Tiefensee setzt auf Neugier und Interesse am Anderen und wirbt für eine Ökumene der 3. Art, die Impulse setzt, „auch wenn uns das nichts bringt.“ „Man muss immer wissen, was man will.“, sagte der engagierte und fromme Theologe. Darüber hinaus sei es ratsam, nach vorne zu schauen[,] und sich jede Nostalgie zu verbieten.

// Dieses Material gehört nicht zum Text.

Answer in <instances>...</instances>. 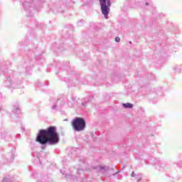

Im Vordergrund stehe, dass Christen den Menschen dienen und sich die Frage zu stellen: „An welchen Platz hat Gott mich gestellt und wie soll ich leben?“ Wichtige Felder des Dienens seien das genseitige Helfen (Diakonie), das Zeugnis/Verkündigung und die Liturgie. Tiefensee schloss seinen beeindruckenden Vortrag mit einem Zitat von Tomás Halík, aus „Geduld mit Gott“ (S. 249): „Ja, an einen Gott zu glauben, den wir nicht sehen können, heißt zumindestens auch zu hoffen, er sei dort, wo wir ihn nicht sehen, und oft auch dort, wo er nach unserer felsenfesten Überzeugung nicht ist und nicht sein kann.“
Im Anschluss an den Vortrag diskutierten die Pfarrerinnen und Pfarrer über diese Thesen.